◆ TEXTO FORNECIDO
Podemos perguntar-nos porque os nigerianos ou os filipinos escolhem as suas congregações africanas ou filipinas em vez das igrejas norueguesas da sua vizinhança, ou porque as igrejas norueguesas continuam predominantemente norueguesas. Mesmo sem tentar responder a estas perguntas, não é difícil identificar obstáculos concretos:

  • Sensibilização e reconhecimento: Até que ponto «conhecemos» o nosso próximo? Por exemplo, ainda que uma igreja RCCG local tenha apenas alguns participantes, temos noção de que a RCCG é uma das igrejas pentecostais de crescimento mais rápido em África com um impacto global muito para além da Nigéria?
  • Lacunas culturais – dar espaço em casa: Quão dispostos estamos a dar espaço na nossa mesa a pessoas vindas de outras culturas? Quão dispostos estamos a mudar as nossas igrejas, liderança, serviços e programas para que pessoas de outras culturas se sintam mais em casa?
  • Preferências estruturais e organizacionais: As igrejas ocidentais e as migrantes poderão ambas preferir ou estar presas a estruturas organizacionais que tornam a mudança lenta ou difícil. Fora isso, até que ponto estão as igrejas dispostas a rever as suas agendas estabelecidas?
  • Tecnologia e distância: Pode ser mais fácil para as igrejas de imigrantes ligarem-se às suas redes transnacionais por livestream do que atravessar a rua ou lidar com a burocracia necessária para entrar em contacto com as igrejas ocidentais na porta ao lado.
  • Distância teológica: Em ambos os polos, existem diferenças teológicas que podem parecer obstáculos intransponíveis. Para muitas igrejas de migrantes, o discurso teológico ocidental sobre questões morais não é ortodoxo, enquanto que, para igrejas ocidentais, as teologias globais parecem sobre-espiritualizadas ou desatualizadas. Até que ponto é possível ou mesmo desejável ultrapassar estes obstáculos teológicos?[12]

O que está em jogo?

◆ TAREFA BREVE 1
Reproduza nos registos as linhas que vão da que contém "Based on this" até ao fim dos registos, ambas as extremidades incluídas.
◆ TAREFA BREVE 2
Prossiga o texto sobre as igrejas de migrantes e as igrejas norueguesas a partir do ponto em que termina.
O texto e os registos não têm qualquer relação entre si.

◆ INFORMAÇÃO REGISTADA
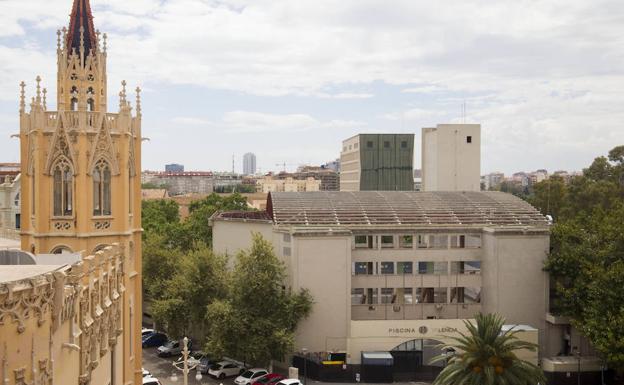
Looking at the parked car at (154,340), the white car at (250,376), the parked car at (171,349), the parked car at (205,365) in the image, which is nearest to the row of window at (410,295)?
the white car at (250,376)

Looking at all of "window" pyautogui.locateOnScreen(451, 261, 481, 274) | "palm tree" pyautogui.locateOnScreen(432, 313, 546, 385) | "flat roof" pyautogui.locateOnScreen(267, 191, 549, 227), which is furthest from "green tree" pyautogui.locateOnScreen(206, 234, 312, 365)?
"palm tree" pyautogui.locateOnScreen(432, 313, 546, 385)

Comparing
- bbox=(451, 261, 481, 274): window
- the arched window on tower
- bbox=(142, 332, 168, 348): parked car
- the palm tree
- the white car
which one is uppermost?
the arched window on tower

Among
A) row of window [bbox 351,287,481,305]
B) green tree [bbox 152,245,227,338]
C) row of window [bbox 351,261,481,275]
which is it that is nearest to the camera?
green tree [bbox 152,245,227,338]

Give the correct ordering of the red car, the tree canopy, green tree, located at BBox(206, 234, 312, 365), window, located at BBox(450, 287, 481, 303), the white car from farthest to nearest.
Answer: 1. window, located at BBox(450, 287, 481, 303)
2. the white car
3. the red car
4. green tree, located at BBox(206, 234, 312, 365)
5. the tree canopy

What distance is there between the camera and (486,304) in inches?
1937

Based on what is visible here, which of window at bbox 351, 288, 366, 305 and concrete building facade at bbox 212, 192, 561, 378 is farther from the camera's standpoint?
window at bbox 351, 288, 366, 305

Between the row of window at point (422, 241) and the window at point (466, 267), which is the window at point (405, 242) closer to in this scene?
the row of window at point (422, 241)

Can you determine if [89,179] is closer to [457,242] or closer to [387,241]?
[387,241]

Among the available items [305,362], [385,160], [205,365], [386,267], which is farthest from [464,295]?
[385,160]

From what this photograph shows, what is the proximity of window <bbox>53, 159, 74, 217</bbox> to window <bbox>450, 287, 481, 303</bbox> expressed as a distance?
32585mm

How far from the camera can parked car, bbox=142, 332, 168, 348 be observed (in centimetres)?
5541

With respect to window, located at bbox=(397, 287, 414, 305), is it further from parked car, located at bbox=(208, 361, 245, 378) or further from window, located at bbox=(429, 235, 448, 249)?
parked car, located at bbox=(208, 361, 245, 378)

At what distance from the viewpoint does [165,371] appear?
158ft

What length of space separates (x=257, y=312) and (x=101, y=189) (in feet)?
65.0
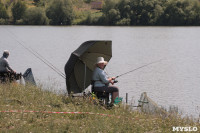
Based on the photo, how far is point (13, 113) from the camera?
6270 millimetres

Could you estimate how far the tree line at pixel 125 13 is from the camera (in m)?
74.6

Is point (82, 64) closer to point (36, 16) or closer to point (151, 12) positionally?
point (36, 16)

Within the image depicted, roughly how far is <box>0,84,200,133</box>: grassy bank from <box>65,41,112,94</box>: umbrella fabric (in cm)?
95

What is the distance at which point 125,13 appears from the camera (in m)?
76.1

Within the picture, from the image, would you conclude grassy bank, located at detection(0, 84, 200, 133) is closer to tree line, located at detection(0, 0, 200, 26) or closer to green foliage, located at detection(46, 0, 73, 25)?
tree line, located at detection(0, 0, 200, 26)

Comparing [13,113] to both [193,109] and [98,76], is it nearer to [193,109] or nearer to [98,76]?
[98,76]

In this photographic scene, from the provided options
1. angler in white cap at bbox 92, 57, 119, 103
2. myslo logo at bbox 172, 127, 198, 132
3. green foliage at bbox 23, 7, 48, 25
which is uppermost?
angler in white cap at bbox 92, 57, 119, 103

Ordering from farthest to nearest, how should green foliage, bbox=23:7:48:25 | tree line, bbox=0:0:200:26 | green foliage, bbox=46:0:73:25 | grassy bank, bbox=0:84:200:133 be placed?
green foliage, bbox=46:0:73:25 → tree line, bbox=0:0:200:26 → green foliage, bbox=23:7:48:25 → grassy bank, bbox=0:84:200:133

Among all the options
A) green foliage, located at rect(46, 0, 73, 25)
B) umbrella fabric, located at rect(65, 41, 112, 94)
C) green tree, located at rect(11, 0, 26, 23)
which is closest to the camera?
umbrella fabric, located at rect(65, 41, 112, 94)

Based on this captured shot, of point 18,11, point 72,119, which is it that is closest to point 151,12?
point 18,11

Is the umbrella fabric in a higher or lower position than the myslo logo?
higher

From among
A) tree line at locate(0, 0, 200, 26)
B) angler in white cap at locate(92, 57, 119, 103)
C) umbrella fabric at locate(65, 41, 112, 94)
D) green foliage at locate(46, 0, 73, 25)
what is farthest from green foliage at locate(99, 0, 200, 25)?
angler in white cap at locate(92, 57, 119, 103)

◆ RESPOSTA ESCRITA 1
Based on this captured shot, of point 18,11, point 72,119, which is it that is closest to point 151,12?
point 18,11

Is the umbrella fabric in a higher or lower position than the myslo logo?
higher

From among
A) tree line at locate(0, 0, 200, 26)
B) angler in white cap at locate(92, 57, 119, 103)
C) umbrella fabric at locate(65, 41, 112, 94)
D) green foliage at locate(46, 0, 73, 25)
what is farthest from green foliage at locate(99, 0, 200, 25)?
angler in white cap at locate(92, 57, 119, 103)

◆ RESPOSTA ESCRITA 2
Então, será que a igreja maioritária e as comunidades migrantes não podem continuar cada uma feliz no seu canto? Eu acredito que esta questão representa um desafio tanto intercultural como teológico, ambos relacionados e com implicações práticas:

  • O desafio intercultural é conhecermo-nos e ultrapassarmos diferenças culturais para viver vidas enriquecidas uns pelos outros.
  • O desafio teológico é perceber como a fé pode ser um recurso para atravessar essas fronteiras

Além de serem questões práticas, acredito que há determinados aspetos em jogo:

  1. A identidade e natureza da igreja: Se a igreja é a igreja universal, ela inclui as igrejas de migrantes. Além da identidade, também se relaciona com estruturas de poder, recursos e estruturas organizacionais.[13]
  2. O papel e o impacto da igreja na sociedade: As igrejas de migrantes poderão desafiar as igrejas ocidentais no que toca à sua resposta à secularização. Enquanto muitas igrejas ocidentais recusam ou põem de lado esforços tradicionais de evangelização, muitas igrejas de migrantes parecem ter assumido essa responsabilidade. O que podemos aprender aqui com as igrejas de migrantes e as suas igrejas natais?
  3. Missão e evangelização das cidades, nações e mundo ocidental: No espírito de Lausanne, a missão e evangelização globais são o principal desafio da igreja hoje. Como devem as igrejas de migrantes e as ocidentais trabalhar em parceria para ter sucesso nesta missão?

Estamos à altura do desafio?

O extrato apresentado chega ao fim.